» WRITTEN INSTRUCTION: From the networking glossary, pull the stretch from "Packet switching: A" through "for process-to-process communication." and copy it word for word.

» PASSAGE SHOWN:

==================================================

Packet switching: A networking approach in which data is divided into packets that are routed independently through the network.
Layered architecture: A design approach that separates networking functionality into layers with well-defined responsibilities.
OSI model: A conceptual seven-layer model used to describe and reason about network protocol design.
Data link layer: The layer responsible for communication on a single physical network.
Network layer: The layer responsible for routing packets between machines across networks.
Transport layer: The layer responsible for process-to-process communication.

Internet Protocol (IP): A network-layer protocol that provides connectionless, best-effort delivery of packets between machines.
Datagram: An independent packet of data sent over a network without guarantees of delivery or ordering.
Port: A transport-layer identifier used to deliver data to the correct process on a machine.

Transmission Control Protocol (TCP): A transport protocol that provides reliable, ordered, congestion-controlled byte-stream communication.
User Datagram Protocol (UDP): A transport protocol that provides connectionless, best-effort datagram delivery with minimal overhead.
Head-of-line blocking: A delay that occurs when later data must wait for earlier data to be delivered in order.

==================================================

» DATASET EXCERPTS:
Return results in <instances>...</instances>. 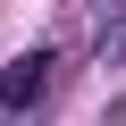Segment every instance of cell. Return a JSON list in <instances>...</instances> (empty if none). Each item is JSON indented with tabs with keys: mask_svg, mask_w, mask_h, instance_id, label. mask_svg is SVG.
Masks as SVG:
<instances>
[{
	"mask_svg": "<svg viewBox=\"0 0 126 126\" xmlns=\"http://www.w3.org/2000/svg\"><path fill=\"white\" fill-rule=\"evenodd\" d=\"M42 93H50V50H17L0 67V109L25 118V109H42Z\"/></svg>",
	"mask_w": 126,
	"mask_h": 126,
	"instance_id": "1",
	"label": "cell"
}]
</instances>
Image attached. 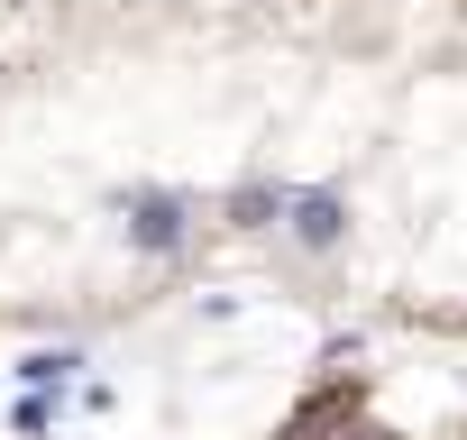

==================================================

» WRITTEN SOLUTION:
Packet switching: A networking approach in which data is divided into packets that are routed independently through the network.
Layered architecture: A design approach that separates networking functionality into layers with well-defined responsibilities.
OSI model: A conceptual seven-layer model used to describe and reason about network protocol design.
Data link layer: The layer responsible for communication on a single physical network.
Network layer: The layer responsible for routing packets between machines across networks.
Transport layer: The layer responsible for process-to-process communication.